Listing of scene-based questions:
BEGIN

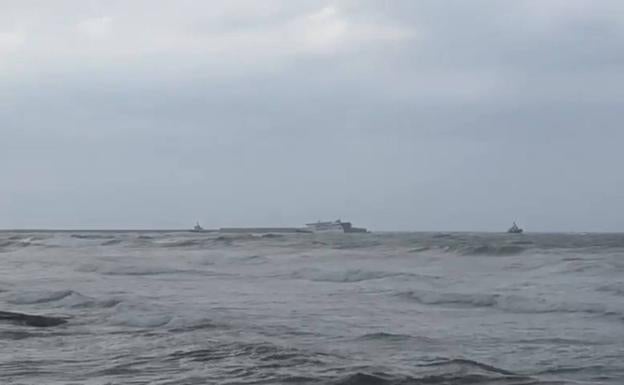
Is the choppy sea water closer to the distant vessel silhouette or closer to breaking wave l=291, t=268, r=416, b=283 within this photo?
breaking wave l=291, t=268, r=416, b=283

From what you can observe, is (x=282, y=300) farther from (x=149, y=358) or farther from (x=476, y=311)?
(x=149, y=358)

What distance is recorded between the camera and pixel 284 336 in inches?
479

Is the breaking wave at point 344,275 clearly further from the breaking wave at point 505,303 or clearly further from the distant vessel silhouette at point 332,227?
the distant vessel silhouette at point 332,227

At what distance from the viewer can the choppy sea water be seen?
354 inches

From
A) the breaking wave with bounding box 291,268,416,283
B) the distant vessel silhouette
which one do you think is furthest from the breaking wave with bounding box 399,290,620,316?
the distant vessel silhouette

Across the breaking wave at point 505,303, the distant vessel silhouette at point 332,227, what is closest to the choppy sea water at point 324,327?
the breaking wave at point 505,303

END

Please convert the lines of the listing above into a Markdown table with the columns "Row" and "Line," numbering each row and skipping blank lines. Leave the pictures out of the table.

| Row | Line |
|---|---|
| 1 | Is the choppy sea water closer to the distant vessel silhouette or closer to breaking wave l=291, t=268, r=416, b=283 within this photo? |
| 2 | breaking wave l=291, t=268, r=416, b=283 |
| 3 | From what you can observe, is (x=282, y=300) farther from (x=149, y=358) or farther from (x=476, y=311)? |
| 4 | (x=149, y=358) |
| 5 | What distance is recorded between the camera and pixel 284 336 in inches? |
| 6 | 479 |
| 7 | Is the breaking wave at point 344,275 clearly further from the breaking wave at point 505,303 or clearly further from the distant vessel silhouette at point 332,227? |
| 8 | the distant vessel silhouette at point 332,227 |
| 9 | At what distance from the viewer can the choppy sea water be seen? |
| 10 | 354 inches |
| 11 | From |
| 12 | A) the breaking wave with bounding box 291,268,416,283 |
| 13 | B) the distant vessel silhouette |
| 14 | which one do you think is furthest from the breaking wave with bounding box 399,290,620,316? |
| 15 | the distant vessel silhouette |
| 16 | Across the breaking wave at point 505,303, the distant vessel silhouette at point 332,227, what is closest to the choppy sea water at point 324,327? |
| 17 | the breaking wave at point 505,303 |